NYT article on Monsanto and Roundup.

August 2, 2001

A Weed Killer Is a Block to Build On

By DAVID BARBOZA

ST. LOUIS — Monsanto jumped headfirst
into the future five years ago, when it
spun off its old-line chemicals business
and rechristened itself a "life sciences"
company that used biotechnology to develop
genetically altered crops.

After investing billions in that vision — some
of it to create bioengineered corn, soybeans
and other crops, and some to buy large seed
companies — Monsanto is prospering. But not
because of any proliferation of genetically
modified supercrops, which have been widely
accepted in the United States but have come
under fire in Europe and Japan.

What keeps Monsanto healthy is Roundup, a
chemical herbicide developed more than two
decades ago. It is the best- selling agricultural
chemical product ever, with $2.8 billion in
sales last year; it outsells other chemicals five
to one.

The growth of Roundup, which accounts for
about half of Monsanto's revenue, is the
primary reason that the company reported a
solid profit in the second quarter, despite the
resistance overseas to bioengineered crops and
a depressed agriculture economy that has
battered other companies.

Monsanto has maintained and even souped up
Roundup's status by forging what analysts say
was a brilliant strategy of dropping its price
years ahead of patent expiration and tying its
use to the early growth of genetically modified
crops — crops made to work in tandem with
the herbicide.

"It was a classic pricing strategy," said Leslie
Ravitz, an analyst at Morgan Stanley. "It was a
textbook case. Every 1 percent price drop led
to a 2.5 or 3 percent increase in volume."
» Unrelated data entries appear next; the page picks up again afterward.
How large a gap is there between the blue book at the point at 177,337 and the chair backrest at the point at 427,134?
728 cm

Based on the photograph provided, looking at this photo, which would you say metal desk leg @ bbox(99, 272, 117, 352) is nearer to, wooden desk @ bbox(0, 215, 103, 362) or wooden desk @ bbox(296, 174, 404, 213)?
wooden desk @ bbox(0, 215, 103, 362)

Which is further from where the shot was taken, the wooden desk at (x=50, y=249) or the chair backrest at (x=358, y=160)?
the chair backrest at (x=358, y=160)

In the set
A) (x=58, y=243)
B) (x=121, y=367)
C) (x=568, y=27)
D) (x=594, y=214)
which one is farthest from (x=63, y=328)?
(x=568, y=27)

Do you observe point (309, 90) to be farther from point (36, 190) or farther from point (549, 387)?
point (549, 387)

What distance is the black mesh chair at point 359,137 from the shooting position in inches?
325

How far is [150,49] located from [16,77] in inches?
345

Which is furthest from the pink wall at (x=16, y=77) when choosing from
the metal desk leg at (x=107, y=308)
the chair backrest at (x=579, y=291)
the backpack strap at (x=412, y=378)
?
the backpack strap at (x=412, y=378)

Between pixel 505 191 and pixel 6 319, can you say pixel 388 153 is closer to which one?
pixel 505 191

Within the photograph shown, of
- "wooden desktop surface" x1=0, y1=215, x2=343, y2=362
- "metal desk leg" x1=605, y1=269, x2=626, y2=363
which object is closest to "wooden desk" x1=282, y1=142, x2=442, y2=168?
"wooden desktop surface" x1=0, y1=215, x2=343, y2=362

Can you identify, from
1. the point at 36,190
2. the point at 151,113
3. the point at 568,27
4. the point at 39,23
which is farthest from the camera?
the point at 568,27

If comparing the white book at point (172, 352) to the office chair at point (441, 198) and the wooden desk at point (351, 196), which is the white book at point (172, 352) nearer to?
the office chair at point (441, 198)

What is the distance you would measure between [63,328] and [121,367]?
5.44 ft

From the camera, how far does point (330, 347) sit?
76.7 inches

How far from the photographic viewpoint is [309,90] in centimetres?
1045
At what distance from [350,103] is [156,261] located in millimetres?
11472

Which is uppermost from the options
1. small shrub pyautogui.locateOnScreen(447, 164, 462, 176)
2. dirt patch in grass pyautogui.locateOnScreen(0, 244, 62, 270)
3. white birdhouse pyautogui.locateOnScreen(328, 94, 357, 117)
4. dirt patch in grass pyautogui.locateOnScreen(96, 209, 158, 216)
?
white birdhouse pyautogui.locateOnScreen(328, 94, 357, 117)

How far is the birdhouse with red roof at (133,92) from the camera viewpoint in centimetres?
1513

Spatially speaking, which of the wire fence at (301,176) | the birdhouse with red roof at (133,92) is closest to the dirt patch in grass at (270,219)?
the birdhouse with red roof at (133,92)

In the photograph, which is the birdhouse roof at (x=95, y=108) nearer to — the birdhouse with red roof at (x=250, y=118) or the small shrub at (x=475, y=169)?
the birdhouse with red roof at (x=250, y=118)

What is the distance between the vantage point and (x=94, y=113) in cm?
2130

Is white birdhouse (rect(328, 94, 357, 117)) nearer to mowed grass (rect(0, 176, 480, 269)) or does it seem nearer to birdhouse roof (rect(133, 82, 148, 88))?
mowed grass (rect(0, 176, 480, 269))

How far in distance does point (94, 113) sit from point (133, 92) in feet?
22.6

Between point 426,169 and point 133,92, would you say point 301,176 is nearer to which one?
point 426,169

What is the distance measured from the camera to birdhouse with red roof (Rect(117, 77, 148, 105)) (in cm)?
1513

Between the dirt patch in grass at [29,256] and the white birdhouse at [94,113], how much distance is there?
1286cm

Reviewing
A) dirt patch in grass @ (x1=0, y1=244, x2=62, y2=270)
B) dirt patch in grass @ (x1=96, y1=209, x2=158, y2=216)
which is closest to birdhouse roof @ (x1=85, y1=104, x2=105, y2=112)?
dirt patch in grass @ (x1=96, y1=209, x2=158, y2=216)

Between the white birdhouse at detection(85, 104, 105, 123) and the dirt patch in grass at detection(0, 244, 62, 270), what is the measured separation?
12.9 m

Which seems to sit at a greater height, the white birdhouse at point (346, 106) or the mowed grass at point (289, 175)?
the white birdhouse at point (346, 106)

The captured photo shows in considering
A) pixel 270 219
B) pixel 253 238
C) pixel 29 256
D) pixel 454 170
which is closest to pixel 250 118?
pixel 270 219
Monsanto still faces challenges. Roundup's
lower price and global dominance mean that it
faces difficult growth prospects. And if
consumers and regulators here and abroad
reject biotech crops, Monsanto and its
multibillion-dollar investments would be
devastated.

But analysts say the company seems to be
positioning Roundup as a hedge against that
possibility. And if biotechnology is not dealt a
significant blow, Monsanto could become the
world's most profitable agriculture company
because it would then command 80 percent to
90 percent of its two primary markets —
nonselective herbicides and biotechnology seeds. The combination, analysts say,
could lead both product lines to reinforce each other, helping Monsanto's seeds
dominate certain crops in the same way Roundup does in herbicides.
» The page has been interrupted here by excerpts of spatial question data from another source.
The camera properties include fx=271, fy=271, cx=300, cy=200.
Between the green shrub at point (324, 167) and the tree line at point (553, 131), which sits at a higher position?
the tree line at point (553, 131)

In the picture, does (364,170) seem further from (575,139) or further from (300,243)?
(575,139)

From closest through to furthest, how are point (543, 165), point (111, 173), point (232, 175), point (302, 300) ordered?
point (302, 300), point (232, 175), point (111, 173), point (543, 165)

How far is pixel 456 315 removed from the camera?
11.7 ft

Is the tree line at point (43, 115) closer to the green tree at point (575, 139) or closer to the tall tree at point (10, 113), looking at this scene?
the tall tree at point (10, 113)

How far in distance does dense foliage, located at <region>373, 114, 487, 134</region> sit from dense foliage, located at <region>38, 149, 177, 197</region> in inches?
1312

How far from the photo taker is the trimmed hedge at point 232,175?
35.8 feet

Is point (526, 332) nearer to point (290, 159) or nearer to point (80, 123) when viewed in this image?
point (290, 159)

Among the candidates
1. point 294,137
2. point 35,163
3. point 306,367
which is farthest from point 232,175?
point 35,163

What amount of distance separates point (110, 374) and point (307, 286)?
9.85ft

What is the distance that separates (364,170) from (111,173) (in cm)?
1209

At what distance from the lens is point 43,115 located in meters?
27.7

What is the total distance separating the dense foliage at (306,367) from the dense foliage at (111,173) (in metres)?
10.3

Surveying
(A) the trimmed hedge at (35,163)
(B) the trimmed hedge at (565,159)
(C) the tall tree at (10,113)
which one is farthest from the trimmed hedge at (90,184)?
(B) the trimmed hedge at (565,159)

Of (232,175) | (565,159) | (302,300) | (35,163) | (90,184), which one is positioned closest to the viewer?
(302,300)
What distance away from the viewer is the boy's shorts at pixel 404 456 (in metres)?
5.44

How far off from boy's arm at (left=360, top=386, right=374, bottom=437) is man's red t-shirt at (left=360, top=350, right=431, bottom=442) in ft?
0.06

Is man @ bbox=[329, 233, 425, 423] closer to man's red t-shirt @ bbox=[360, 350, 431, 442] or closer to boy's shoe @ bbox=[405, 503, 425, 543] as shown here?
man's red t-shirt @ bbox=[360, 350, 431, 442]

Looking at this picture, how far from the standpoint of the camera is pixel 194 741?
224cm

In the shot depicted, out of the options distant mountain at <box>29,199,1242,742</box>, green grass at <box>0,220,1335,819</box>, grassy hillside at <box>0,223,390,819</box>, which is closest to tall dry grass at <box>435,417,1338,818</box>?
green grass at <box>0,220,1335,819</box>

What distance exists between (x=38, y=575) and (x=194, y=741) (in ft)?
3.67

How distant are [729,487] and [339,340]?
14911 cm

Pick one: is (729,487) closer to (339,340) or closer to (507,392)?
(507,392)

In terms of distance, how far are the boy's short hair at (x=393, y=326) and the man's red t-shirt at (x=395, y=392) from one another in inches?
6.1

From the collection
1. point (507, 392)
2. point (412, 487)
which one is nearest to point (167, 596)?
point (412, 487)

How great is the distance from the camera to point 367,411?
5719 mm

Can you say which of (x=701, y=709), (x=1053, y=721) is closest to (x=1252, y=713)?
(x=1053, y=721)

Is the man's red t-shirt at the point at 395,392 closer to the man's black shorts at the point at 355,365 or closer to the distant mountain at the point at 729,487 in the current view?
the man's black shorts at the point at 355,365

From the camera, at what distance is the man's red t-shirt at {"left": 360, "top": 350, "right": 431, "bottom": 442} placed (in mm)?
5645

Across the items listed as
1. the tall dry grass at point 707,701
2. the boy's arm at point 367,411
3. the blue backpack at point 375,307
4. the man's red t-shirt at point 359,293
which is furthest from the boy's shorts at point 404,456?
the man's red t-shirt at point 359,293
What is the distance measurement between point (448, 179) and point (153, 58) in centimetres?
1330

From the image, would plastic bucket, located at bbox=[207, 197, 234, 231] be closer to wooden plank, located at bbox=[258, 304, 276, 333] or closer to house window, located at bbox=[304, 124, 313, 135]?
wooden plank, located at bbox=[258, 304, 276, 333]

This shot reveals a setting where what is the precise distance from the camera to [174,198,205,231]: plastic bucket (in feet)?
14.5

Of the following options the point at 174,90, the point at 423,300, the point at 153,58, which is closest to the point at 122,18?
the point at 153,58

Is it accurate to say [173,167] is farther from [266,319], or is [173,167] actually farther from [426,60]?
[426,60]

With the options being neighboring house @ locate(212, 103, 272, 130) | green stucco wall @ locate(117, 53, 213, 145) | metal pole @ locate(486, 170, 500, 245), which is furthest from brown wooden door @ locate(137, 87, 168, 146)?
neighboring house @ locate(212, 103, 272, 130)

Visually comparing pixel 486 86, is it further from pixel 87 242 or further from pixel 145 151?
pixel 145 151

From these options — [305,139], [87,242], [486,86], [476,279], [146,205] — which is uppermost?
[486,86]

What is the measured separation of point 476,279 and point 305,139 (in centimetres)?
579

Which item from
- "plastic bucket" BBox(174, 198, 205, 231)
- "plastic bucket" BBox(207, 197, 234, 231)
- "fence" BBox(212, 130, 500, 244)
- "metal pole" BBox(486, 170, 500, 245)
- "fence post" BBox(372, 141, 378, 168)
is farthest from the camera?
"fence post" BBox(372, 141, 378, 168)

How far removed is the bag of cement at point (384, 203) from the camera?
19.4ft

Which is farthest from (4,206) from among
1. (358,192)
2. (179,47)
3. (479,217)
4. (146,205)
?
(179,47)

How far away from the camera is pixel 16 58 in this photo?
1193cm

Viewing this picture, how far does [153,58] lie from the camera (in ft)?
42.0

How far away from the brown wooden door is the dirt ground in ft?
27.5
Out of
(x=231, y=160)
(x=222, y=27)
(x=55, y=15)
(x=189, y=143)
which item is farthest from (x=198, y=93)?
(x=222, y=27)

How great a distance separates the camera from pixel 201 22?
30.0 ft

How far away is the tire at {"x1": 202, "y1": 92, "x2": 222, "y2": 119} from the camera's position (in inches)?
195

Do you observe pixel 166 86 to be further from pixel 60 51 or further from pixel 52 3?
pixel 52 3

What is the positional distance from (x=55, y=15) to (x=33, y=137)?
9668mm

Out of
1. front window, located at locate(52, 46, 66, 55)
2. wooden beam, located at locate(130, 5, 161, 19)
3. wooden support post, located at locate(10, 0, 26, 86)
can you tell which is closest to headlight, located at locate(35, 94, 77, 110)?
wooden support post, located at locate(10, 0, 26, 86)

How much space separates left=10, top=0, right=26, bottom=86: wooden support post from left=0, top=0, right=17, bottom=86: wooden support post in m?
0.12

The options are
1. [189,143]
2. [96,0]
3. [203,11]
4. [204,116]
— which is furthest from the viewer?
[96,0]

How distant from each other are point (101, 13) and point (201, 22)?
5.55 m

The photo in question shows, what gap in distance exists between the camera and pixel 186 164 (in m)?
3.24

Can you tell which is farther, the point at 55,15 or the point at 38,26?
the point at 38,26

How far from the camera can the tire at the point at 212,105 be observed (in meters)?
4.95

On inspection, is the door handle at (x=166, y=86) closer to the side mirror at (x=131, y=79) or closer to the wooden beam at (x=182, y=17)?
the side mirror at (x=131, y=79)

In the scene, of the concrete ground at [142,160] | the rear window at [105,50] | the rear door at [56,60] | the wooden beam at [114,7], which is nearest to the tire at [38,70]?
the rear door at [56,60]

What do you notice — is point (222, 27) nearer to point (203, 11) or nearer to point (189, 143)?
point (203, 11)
Even competitors marvel at the growth and size of Roundup. "This is a
blockbuster in an industry where a blockbuster is a $200 million product," said
Jerome Peribere, vice president for herbicides at Dow AgroSciences. "In
pharmaceuticals, a blockbuster is $1 billion; this is like imagining a $10 to $15
billion product."

That is why analysts project double-digit growth for Monsanto over the next few
years. It would be a remarkable turnaround for a company whose profits had
been weighed down by huge research costs and by the debt that came with
buying seed companies in the 1990's. That debt, about $6 billion, helped push
Monsanto into a merger with the Pharmacia Corporation (news/quote) in 1999.

Pharmacia swallowed up Monsanto's drug unit, Searle, and its Celebrex arthritis
drug — then spun off Monsanto as a separate company after investors
complained that Monsanto would weigh down Pharmacia's profits. But since
Monsanto's initial offering in October, its shares have jumped about 82 percent.
Shares of Pharmacia, which still owns 85 percent of Monsanto, have fallen about
19 percent.

Investors have reacted to two trends: the company's biotechnology seeds are
now planted on about 80 million acres worldwide. And Roundup commands 80
percent of the world market in herbicides that do not target specific weeds.

Even more, few competitors are willing to produce a generic version of
Roundup, a glyphosate herbicide that kills just about anything green, because
Monsanto has protected its market dominance by cutting the price while finding
new uses. This built loyalty while reducing the profit that potential competitors
could reap by trying to lure away customers.

For example, in 1996 Monsanto began marketing genetically modified crops that
were immune to Roundup. The crops, called "Roundup Ready," allow farmers to
spray the herbicide on the fields, killing weeds but not the crops.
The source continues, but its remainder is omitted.